TimelyDataflow / abomonation

A mortifying serialization library for Rust
MIT License
317 stars 30 forks source link

Is it okay to implement Abomonation for both T and &T? #27

Open HadrienG2 opened 4 years ago

HadrienG2 commented 4 years ago

From the point of view of abomonation's core semantics, there is nothing wrong with providing implementations of the Abomonation trait for both a type T and a reference to it &T. Basically, the implementation for &T works exactly like that of Box<T> in abomonation's current master branch.

Such implementations would be useful for high-level users of Abomonation, who stick with derives, encode, decode and measure, because they would allow safely auto-deriving Abomonation for more types. Something which, as a matter of fact, I ended up wanting for my project.

However, and that's the reason why I'm opening this issue before submitting my changes as a PR, there is also a significant ergonomic cost to doing so for any low-level user of Abomonation who calls into the trait directly.

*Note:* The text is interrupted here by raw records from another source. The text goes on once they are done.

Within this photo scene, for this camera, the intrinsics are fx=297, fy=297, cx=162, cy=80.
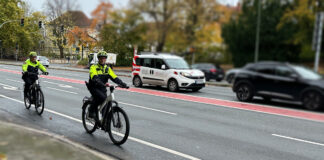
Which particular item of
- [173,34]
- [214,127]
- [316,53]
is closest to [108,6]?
[173,34]

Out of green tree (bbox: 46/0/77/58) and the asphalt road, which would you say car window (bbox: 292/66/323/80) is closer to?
the asphalt road

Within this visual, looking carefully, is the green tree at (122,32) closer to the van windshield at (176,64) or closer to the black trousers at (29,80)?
the black trousers at (29,80)

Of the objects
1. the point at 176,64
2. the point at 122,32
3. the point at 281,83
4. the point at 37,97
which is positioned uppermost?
the point at 122,32

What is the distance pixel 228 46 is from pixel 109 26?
14.3 ft

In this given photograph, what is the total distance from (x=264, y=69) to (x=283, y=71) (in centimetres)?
74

If Abomonation is implemented for both T and &T, then anyone who uses the Abomonation trait directly instead of going through encode, decode and measure must be super-careful, because method call syntax of the x.extent() kind becomes a deadly trap that can very easily trigger the wrong Abomonation impl through auto-Deref magic.

Instead, one must get into the habit of only calling Abomonation trait method via U::extent(&x) syntax, or if type U is unknown go for the somewhat less safe compromise of Abomonation::extent(&x).

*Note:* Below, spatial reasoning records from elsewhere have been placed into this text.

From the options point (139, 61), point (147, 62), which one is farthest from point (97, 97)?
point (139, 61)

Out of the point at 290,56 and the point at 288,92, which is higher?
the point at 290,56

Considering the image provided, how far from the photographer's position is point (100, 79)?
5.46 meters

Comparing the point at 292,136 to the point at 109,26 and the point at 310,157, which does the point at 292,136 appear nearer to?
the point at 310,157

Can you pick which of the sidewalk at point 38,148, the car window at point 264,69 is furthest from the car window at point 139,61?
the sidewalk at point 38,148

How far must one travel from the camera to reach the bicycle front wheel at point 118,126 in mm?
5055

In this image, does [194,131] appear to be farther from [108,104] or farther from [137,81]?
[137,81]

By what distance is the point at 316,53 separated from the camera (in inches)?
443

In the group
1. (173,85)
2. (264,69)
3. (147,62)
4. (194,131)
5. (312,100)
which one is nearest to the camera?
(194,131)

Is this a trade-off that we can tolerate for the sake of having more Abomonation impls?

HadrienG2 commented 4 years ago

(As an aside, because Rust references are marked dereferenceable at the LLVM level, implementing Abomonation for them will be dangerous until #17 is resolved)

frankmcsherry commented 4 years ago

I'm a bit scrambled at the moment, but want to pop in with a quick comment.

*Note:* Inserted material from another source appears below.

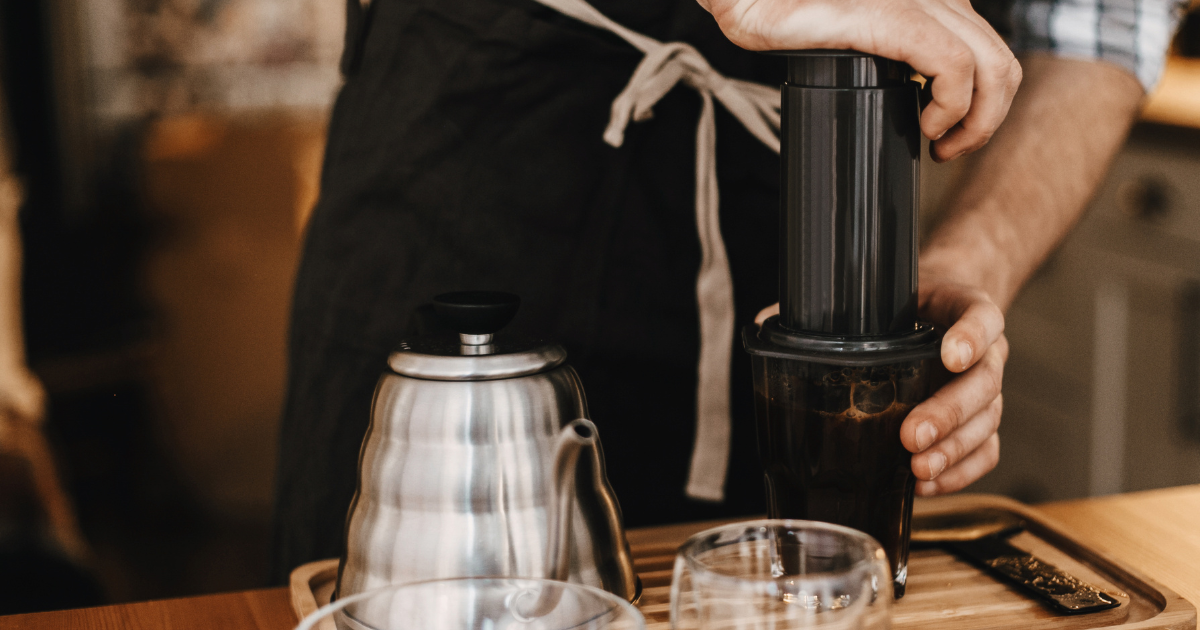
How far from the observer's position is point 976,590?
25.6 inches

It is generally unsafe to implement Abomonation for any reference type, because the lifetime of the reference needs to be bound to the lifetime of the borrowed &mut [u8]. Otherwise, you could mint a reference whose lifetime outlives that of the binary data, and badness would ensue.

Serde has the same problem, and the result seems to be to have Deserialize contain a lifetime argument, and only implement Deserialize<'a> for &'a T types. The decode method would have a lifetime in the &mut 'a self argument to ensure that self lives at least as long.

I'm sorry for not popping in earlier with this. Very behind your rate of production.

Serde has the same problem, and the answer

frankmcsherry commented 4 years ago

I have an AbomonationRef<'a> trait locally, though I haven't figured out who would use it yet. I'm happy to share that out if the reference stuff is a specific goal.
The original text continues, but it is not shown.